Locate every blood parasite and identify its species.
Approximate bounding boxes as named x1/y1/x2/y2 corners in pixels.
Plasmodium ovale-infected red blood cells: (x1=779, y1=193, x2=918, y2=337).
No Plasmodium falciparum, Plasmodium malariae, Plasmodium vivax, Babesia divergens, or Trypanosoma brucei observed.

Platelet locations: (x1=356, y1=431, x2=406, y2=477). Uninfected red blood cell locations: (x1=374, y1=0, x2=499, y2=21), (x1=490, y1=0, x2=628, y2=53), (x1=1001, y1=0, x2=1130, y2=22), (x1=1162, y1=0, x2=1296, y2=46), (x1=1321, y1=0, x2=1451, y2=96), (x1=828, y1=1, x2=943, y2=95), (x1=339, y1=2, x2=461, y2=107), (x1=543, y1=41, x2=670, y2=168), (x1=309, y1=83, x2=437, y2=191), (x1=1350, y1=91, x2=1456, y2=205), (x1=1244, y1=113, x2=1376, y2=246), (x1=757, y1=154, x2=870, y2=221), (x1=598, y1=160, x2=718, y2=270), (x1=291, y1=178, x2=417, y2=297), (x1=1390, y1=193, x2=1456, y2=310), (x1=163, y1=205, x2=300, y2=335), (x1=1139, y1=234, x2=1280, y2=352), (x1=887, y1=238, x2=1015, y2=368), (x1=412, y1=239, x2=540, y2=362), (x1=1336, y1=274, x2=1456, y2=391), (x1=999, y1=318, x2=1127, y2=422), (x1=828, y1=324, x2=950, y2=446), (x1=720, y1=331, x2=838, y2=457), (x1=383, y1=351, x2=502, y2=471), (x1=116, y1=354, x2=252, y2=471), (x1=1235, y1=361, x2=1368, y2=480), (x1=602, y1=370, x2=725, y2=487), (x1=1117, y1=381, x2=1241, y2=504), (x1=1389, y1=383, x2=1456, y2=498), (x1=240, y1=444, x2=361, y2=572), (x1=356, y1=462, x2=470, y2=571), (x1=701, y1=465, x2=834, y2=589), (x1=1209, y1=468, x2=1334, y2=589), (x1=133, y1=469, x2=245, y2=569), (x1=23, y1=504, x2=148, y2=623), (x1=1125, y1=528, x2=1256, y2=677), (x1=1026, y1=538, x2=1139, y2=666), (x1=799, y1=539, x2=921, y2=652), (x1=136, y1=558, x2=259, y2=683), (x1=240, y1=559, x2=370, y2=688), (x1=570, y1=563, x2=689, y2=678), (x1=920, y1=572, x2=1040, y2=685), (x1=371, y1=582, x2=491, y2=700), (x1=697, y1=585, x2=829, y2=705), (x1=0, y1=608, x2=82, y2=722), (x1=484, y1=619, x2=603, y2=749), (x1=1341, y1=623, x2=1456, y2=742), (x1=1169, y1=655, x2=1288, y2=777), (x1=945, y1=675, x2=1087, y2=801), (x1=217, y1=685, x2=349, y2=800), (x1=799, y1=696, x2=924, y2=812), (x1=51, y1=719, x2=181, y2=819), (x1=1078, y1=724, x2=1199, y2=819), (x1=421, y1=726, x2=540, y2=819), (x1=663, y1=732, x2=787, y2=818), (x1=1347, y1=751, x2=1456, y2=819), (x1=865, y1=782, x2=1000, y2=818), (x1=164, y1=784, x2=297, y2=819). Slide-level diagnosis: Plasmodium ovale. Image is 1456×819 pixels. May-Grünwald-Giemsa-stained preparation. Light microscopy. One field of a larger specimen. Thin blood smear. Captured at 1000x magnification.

........

What this task involves >> Nothing should be changed: write out all of the data as is.

Solution to this exercise >>
Locate every blood parasite and identify its species.
Approximate bounding boxes as named x1/y1/x2/y2 corners in pixels.
Plasmodium ovale-infected red blood cells: (x1=779, y1=193, x2=918, y2=337).
No Plasmodium falciparum, Plasmodium malariae, Plasmodium vivax, Babesia divergens, or Trypanosoma brucei observed.

Platelet locations: (x1=356, y1=431, x2=406, y2=477). Uninfected red blood cell locations: (x1=374, y1=0, x2=499, y2=21), (x1=490, y1=0, x2=628, y2=53), (x1=1001, y1=0, x2=1130, y2=22), (x1=1162, y1=0, x2=1296, y2=46), (x1=1321, y1=0, x2=1451, y2=96), (x1=828, y1=1, x2=943, y2=95), (x1=339, y1=2, x2=461, y2=107), (x1=543, y1=41, x2=670, y2=168), (x1=309, y1=83, x2=437, y2=191), (x1=1350, y1=91, x2=1456, y2=205), (x1=1244, y1=113, x2=1376, y2=246), (x1=757, y1=154, x2=870, y2=221), (x1=598, y1=160, x2=718, y2=270), (x1=291, y1=178, x2=417, y2=297), (x1=1390, y1=193, x2=1456, y2=310), (x1=163, y1=205, x2=300, y2=335), (x1=1139, y1=234, x2=1280, y2=352), (x1=887, y1=238, x2=1015, y2=368), (x1=412, y1=239, x2=540, y2=362), (x1=1336, y1=274, x2=1456, y2=391), (x1=999, y1=318, x2=1127, y2=422), (x1=828, y1=324, x2=950, y2=446), (x1=720, y1=331, x2=838, y2=457), (x1=383, y1=351, x2=502, y2=471), (x1=116, y1=354, x2=252, y2=471), (x1=1235, y1=361, x2=1368, y2=480), (x1=602, y1=370, x2=725, y2=487), (x1=1117, y1=381, x2=1241, y2=504), (x1=1389, y1=383, x2=1456, y2=498), (x1=240, y1=444, x2=361, y2=572), (x1=356, y1=462, x2=470, y2=571), (x1=701, y1=465, x2=834, y2=589), (x1=1209, y1=468, x2=1334, y2=589), (x1=133, y1=469, x2=245, y2=569), (x1=23, y1=504, x2=148, y2=623), (x1=1125, y1=528, x2=1256, y2=677), (x1=1026, y1=538, x2=1139, y2=666), (x1=799, y1=539, x2=921, y2=652), (x1=136, y1=558, x2=259, y2=683), (x1=240, y1=559, x2=370, y2=688), (x1=570, y1=563, x2=689, y2=678), (x1=920, y1=572, x2=1040, y2=685), (x1=371, y1=582, x2=491, y2=700), (x1=697, y1=585, x2=829, y2=705), (x1=0, y1=608, x2=82, y2=722), (x1=484, y1=619, x2=603, y2=749), (x1=1341, y1=623, x2=1456, y2=742), (x1=1169, y1=655, x2=1288, y2=777), (x1=945, y1=675, x2=1087, y2=801), (x1=217, y1=685, x2=349, y2=800), (x1=799, y1=696, x2=924, y2=812), (x1=51, y1=719, x2=181, y2=819), (x1=1078, y1=724, x2=1199, y2=819), (x1=421, y1=726, x2=540, y2=819), (x1=663, y1=732, x2=787, y2=818), (x1=1347, y1=751, x2=1456, y2=819), (x1=865, y1=782, x2=1000, y2=818), (x1=164, y1=784, x2=297, y2=819). Slide-level diagnosis: Plasmodium ovale. Image is 1456×819 pixels. May-Grünwald-Giemsa-stained preparation. Light microscopy. One field of a larger specimen. Thin blood smear. Captured at 1000x magnification.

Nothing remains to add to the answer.